Quote every line as written. Omit pictures.

[ENTRIES start]

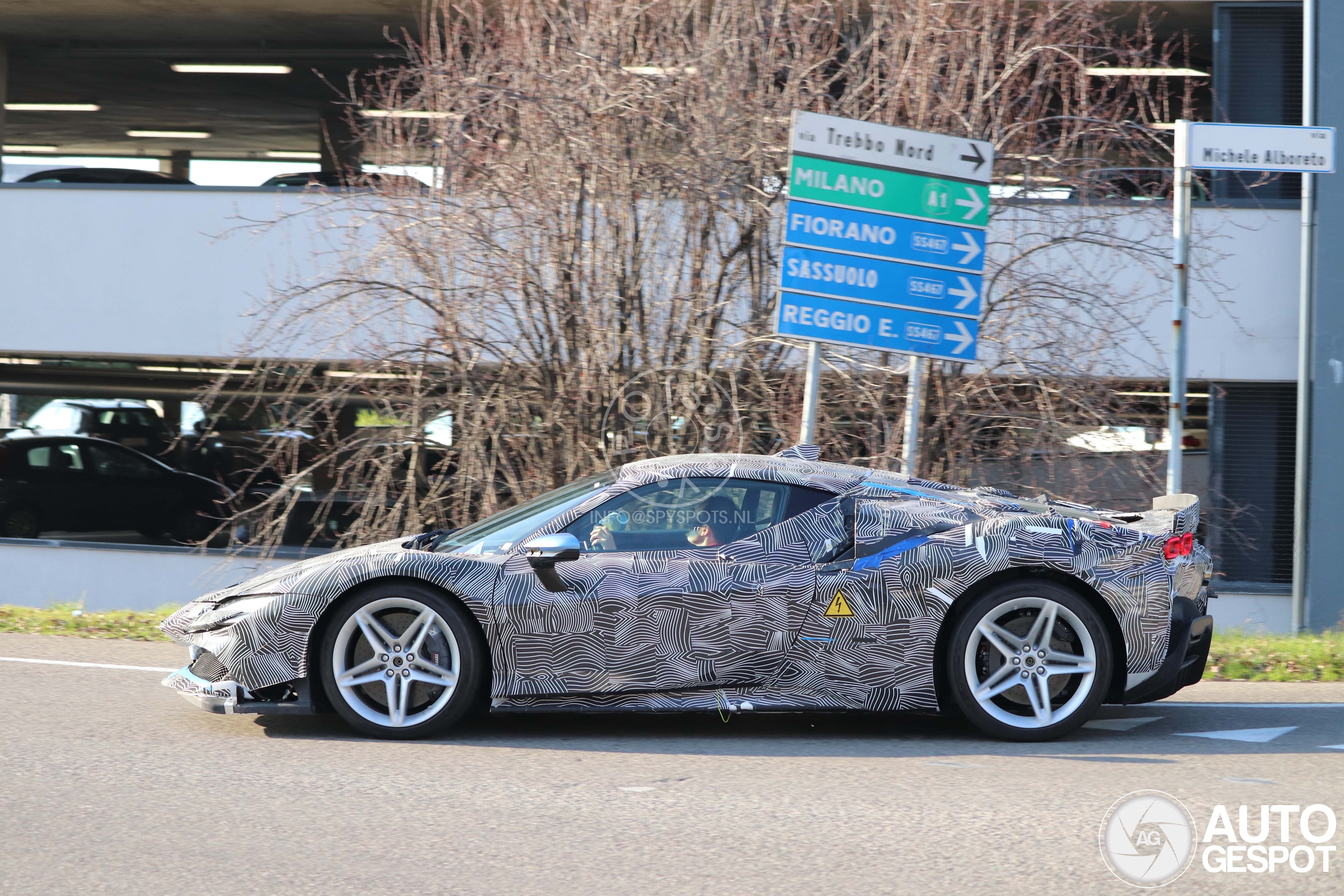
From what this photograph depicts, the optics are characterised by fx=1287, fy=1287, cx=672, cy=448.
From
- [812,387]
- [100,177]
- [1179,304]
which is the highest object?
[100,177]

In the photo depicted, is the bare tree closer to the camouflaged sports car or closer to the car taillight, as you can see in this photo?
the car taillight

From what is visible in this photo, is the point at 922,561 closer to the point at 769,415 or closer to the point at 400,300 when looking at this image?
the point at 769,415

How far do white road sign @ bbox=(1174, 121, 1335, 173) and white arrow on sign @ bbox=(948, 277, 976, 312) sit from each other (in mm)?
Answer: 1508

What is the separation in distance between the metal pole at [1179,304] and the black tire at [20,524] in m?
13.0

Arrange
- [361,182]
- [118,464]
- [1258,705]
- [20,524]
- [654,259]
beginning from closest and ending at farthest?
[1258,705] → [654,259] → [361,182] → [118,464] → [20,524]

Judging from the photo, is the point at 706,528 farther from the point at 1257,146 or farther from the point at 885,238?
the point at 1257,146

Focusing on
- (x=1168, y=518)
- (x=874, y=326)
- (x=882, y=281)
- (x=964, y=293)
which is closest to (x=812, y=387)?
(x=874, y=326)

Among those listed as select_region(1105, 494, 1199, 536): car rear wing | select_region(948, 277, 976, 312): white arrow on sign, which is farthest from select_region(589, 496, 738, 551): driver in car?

[ENTRIES end]

SOLUTION FOR THIS EXERCISE:
From what this photograph depicts, the optics are characterised by fx=1287, fy=1287, cx=672, cy=448.
From
- [812,387]
- [100,177]
- [1179,304]
which is the highest object?
[100,177]

In the photo depicted, is the bare tree closer to the camouflaged sports car or closer to the car taillight, as you can see in this photo?
the car taillight

From what is visible in this photo, is the point at 922,561 closer to the point at 769,415 or closer to the point at 400,300 when looking at this image?
the point at 769,415

How far do white road sign @ bbox=(1174, 121, 1335, 173) and white arrow on sign @ bbox=(948, 277, 976, 312) sit from each other (in mm)?
Answer: 1508

What is the separation in distance between the metal pole at [1179,304] and the black tire at [20,524] in m?
13.0

Arrange
- [361,182]
- [118,464]
- [1258,705]
- [20,524]
- [654,259]
beginning from closest and ending at farthest?
[1258,705] → [654,259] → [361,182] → [118,464] → [20,524]

Judging from the photo, is the point at 706,528 farther from the point at 1257,146 or farther from the point at 885,238?
the point at 1257,146

Focusing on
- (x=1168, y=518)
- (x=874, y=326)
- (x=882, y=281)
- (x=964, y=293)
which is closest to (x=812, y=387)?
(x=874, y=326)

Among those listed as select_region(1105, 494, 1199, 536): car rear wing | select_region(948, 277, 976, 312): white arrow on sign, which is farthest from select_region(589, 496, 738, 551): driver in car?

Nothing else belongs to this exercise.